Si antes iba al teatro dos veces por semana, desde entonces fue siete; a cada cambio, no ya de estación, sino de temperatura, nuevos trajes para la niña... y para su madre; recepciones suntuosas en su casa; asistencia a cuantas se celebraban en las del gremio, sacrificando al objeto viejas antipatías e inveterados odios. En el otoño a Madrid; por Semana Santa, a Sevilla; en el estío, a las Provincias; en invierno, a París, y en París y en las Provincias y en Sevilla y en Madrid, el oro a torrentes y las galas a montones.

-Ya ves, hija mía -decía con frecuencia a Enriqueta la amorosa madre-, el rey del mundo es el dinero: por él brillas en la sociedad; por él acuden adoradores al resplandor de tu belleza; por él viajas, gozas y aprendes; eres la admiración de las pobres y la envidia de tus iguales. Con una posición menos brillante que la tuya, estarías metida en el rincón de tu casa; llegarías a ser la esposa de un modesto traficante, o de un abogado de talento: pasarías la vida sufriendo la pesada carga de tus hijos, y acabarían por hastiarte las virtudes de tu marido, si no te llevaba al mundo y no podías hacer compatibles las tareas de la madre con los triunfos de la gran señora. Por eso te encargo como madre tierna y te aconsejo como amiga cariñosa, que no te dejes vencer nunca de los impulsos de tu corazón de mujer; que estudies bien a los hombres que se te acerquen, y que, en la duda, si duda puede caber en esto, te decidas siempre por el más rico, sin que por eso te hagas esclava de ninguno. A esto te obligan tus conveniencias, la sociedad en que vives y el nombre que llevas.

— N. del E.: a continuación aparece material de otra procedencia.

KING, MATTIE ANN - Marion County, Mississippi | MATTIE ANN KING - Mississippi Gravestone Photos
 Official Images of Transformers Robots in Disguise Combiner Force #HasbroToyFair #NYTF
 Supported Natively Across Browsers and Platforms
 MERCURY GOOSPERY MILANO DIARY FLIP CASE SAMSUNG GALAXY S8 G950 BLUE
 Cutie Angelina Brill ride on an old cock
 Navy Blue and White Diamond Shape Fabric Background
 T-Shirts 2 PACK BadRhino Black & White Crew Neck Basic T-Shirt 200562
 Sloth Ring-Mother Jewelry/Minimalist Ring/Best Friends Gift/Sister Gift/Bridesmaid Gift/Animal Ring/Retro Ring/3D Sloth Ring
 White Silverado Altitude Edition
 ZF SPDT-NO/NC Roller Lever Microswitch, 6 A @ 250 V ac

¿Labraban algo estos peregrinos consejos en el ánimo de Enriqueta, o seguía ésta llenando su corazón con el recuerdo del pobre César? No es prudente llegar ahora a tales profundidades con el escalpelo de las conjeturas. Baste declarar, y eso porque se veía, que Enriqueta, en la plenitud entonces de su belleza, no mostraba la menor repugnancia a seguir la senda en que la había colocado su madre. El continuo trato de tan diversas gentes habíala hecho perder el natural encogimiento de sus años primaverales, su aire meditabundo y su aversión a la bulla y a la agitación de los centros del mundo elegante. En cambio había ganado una multitud de recursos atractivos, hijos del arte de agradar a los hombres y desesperar a las mujeres menos artistas; recursos que, por de pronto, revelan en quien los posee afición y desenvoltura. Sabía como ninguna hacer crujir, andando, la seda de su vestido: entretener largo tiempo con agudezas y discreteos una corte de aduladores; cantar al piano una romanza sentimental o unas seguidillas picantes, con todo el donaire de una consumada artista, aun cuando la escuchara un público desconocido; y, por último, esgrimir los ojos, la morbidez del brazo, la pequeñez del pie y la flexibilidad del talle, con una fuerza de encanto irresistible. Pero a la vez, preciso es confesarlo si hemos de ser escrupulosos historiadores, no perdía ocasión de preguntar a su padre si César escribía, si estaba bueno y si andaba ya en camino de llegar pronto a la fortuna. A lo cual respondía siempre el pobre hombre que su sobrino continuaba siendo tan cariñoso; que no tardaría en ser rico y en volver al país, y que en sus cartas siempre le preguntaba por todos y cada uno. ¿Quería don Serapio (que sin embargo decía la verdad) mantener vivo en su hija el fuego de la combatida pasión, para llevar adelante su contrariado proyecto, o simplemente responder a las preguntas que se le hacían? Y estas preguntas, ¿eran hijas de un sencillo deseo de ver cuanto antes al ausente, o de un afán de que éste fuera muy rico para, en caso muy probable, preferir, en la necesaria elección, lo que, sin salir de los preceptos de su madre, no repugnase a su corazón? Vaya usted a adivinarlo.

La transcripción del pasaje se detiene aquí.